[Questions about scene geometry]
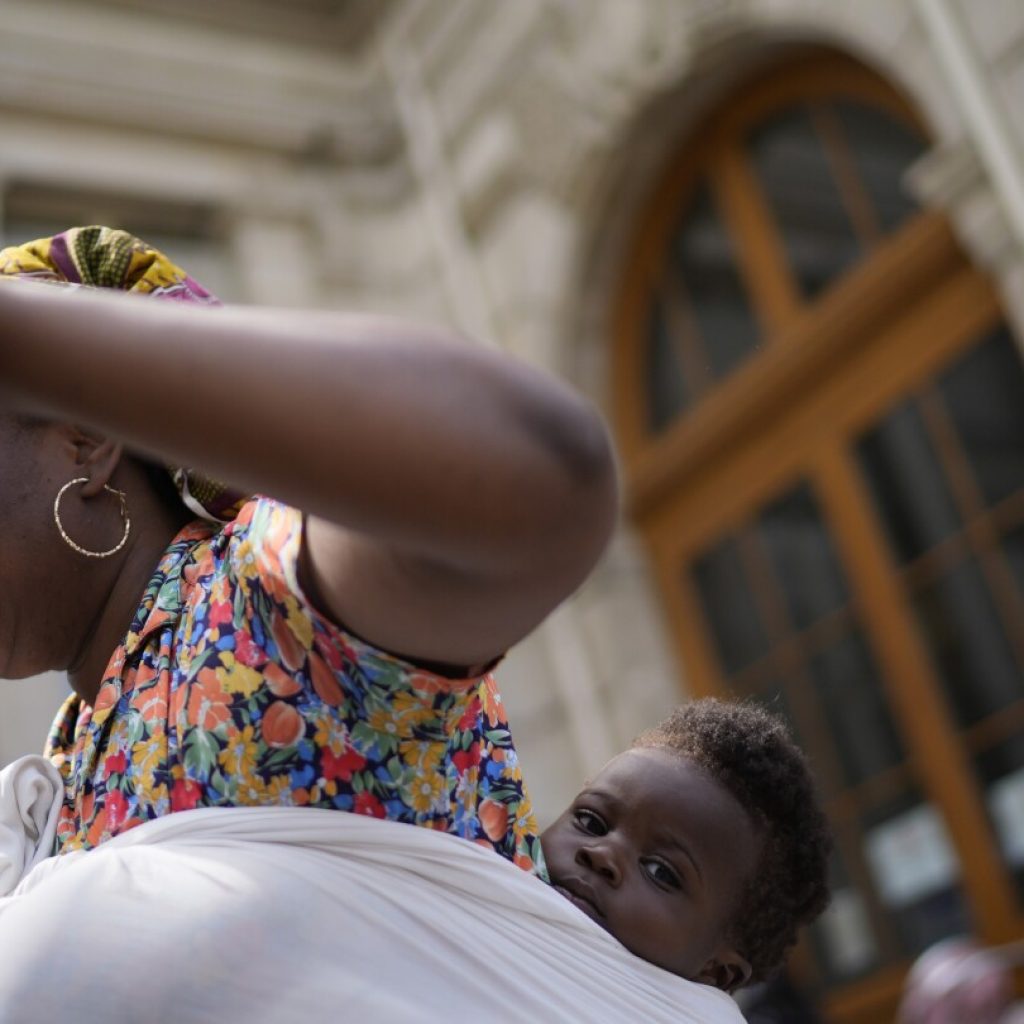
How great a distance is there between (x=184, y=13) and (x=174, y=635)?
6.52m

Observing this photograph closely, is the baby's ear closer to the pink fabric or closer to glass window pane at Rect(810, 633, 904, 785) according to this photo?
the pink fabric

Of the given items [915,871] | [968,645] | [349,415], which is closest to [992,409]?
[968,645]

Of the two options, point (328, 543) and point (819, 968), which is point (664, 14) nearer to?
point (819, 968)

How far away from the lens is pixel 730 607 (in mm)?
5750

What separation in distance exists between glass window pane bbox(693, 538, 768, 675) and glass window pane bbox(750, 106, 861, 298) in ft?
3.87

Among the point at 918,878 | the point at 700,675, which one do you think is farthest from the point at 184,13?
the point at 918,878

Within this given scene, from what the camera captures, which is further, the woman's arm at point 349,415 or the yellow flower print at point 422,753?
the yellow flower print at point 422,753

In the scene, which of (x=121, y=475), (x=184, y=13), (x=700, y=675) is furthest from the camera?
(x=184, y=13)

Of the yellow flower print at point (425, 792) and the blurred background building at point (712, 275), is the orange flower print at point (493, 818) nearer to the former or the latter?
the yellow flower print at point (425, 792)

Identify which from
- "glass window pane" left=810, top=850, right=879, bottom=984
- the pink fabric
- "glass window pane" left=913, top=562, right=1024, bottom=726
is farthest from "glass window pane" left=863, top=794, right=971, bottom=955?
the pink fabric

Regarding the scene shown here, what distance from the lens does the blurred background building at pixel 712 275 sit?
15.2 feet

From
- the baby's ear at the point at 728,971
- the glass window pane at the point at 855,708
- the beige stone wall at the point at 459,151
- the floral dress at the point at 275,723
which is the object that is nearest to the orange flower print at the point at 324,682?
the floral dress at the point at 275,723

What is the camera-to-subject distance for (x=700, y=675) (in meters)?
5.85

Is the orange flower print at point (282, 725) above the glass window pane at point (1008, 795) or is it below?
below
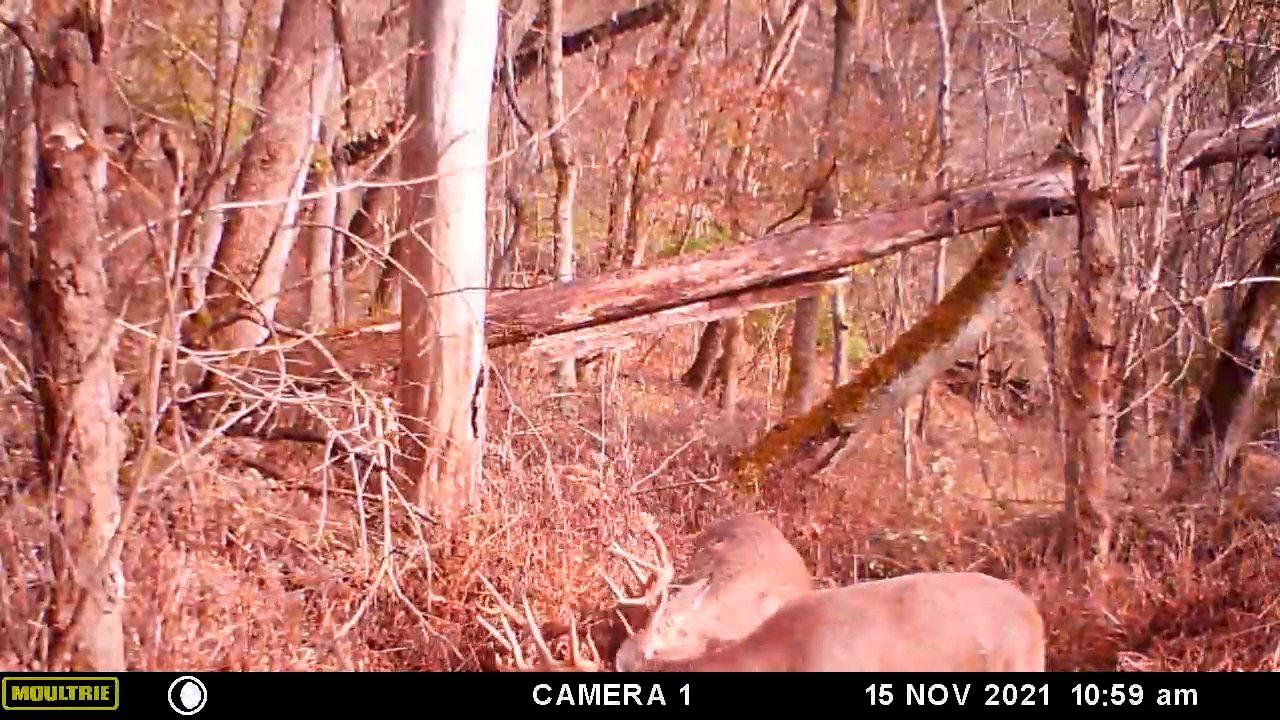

- **What you should do**:
Find every line in the material above that contains the word "orange", and copy each of those lines.

- **Written solution**:
Of the yellow flower print at point (425, 792) and the blurred background building at point (712, 275), is the orange flower print at point (493, 818) nearer to the former or the latter?
which is the object that is nearest to the orange flower print at the point at 324,682?
Is the orange flower print at point (282, 725) above the glass window pane at point (1008, 795) or is it below?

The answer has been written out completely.